Authors: Josh Lynch, Renew Boston
There are 4,514 streets in Boston. Renew Boston aims to weatherize and insulate a home on every one.
Launched in August 2010, the Renew Boston Residential Energy Efficiency Program is an effort that includes the City of Boston, local utilities, NSTAR and National Grid; Next Step Living, a Boston-based weatherization company; the non-profit Mass Energy Consumers Alliance (Mass Energy); and a number of community-based organizations. Renew Boston aims to weatherize homes for residents between 60-120% of area median income living in buildings with 4 or fewer units. These residents can struggle to pay for weatherization work because they do not qualify for the low-income Weatherization Assistance Program, but may not have the discretionary income to take advantage of the rebates offered by the statewide utility-sponsored energy efficiency program, Mass Save. Using Energy Efficiency and Conservation Block Grant funding under the American Recovery and Reinvestment Act, Renew Boston provides the final 25% of the customer cost-share to complement a 75% utility rebate provided by Mass Save. In total, qualifying City residents can receive a no-cost home energy assessment and up to $3500 in energy upgrades to insulate and weatherize their home.
With less than three weeks until the December 31st deadline to sign up for Renew Boston under the current offer, outreach efforts have switched into high gear. 45 community organizations and businesses have signed on as referral partners to get the word out. Neighborhood Networks Coordinators and volunteers have been attending events, hosting workshops, and giving presentations about Renew Boston almost every day for months.
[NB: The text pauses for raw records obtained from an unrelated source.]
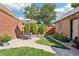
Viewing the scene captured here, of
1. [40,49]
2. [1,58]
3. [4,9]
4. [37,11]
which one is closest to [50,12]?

And people are calling the (617) 635-SAVE number constantly in response to a flyer they saw, a bill stuffer they opened, an article they read, or a website they visited.
Between August 2010 and November 2011 Renew Boston outreach has generated over 5200 home energy assessments and 885 weatherizations. Over 100 living wage jobs have been created and thousands of tons of carbon pollution will be eliminated. Our community-driven marketing approach is working and residents are seeing and sharing the benefits.
In the new year incentives will change, but the efforts will continue. The community networks built over the past 14 months will continue to strengthen and Boston will move closer to its goal of reducing greenhouse gas emissions 25% by 2020. With the Durban climate talks failing to set limits on global warming pollution and the US House pushing new legislation to fast track a massive new oil pipeline, people are searching for hope. In Boston, hope springs from our community-driven efforts in partnership with the City of Boston to renew this town house by house, block by block, neighborhood by neighborhood.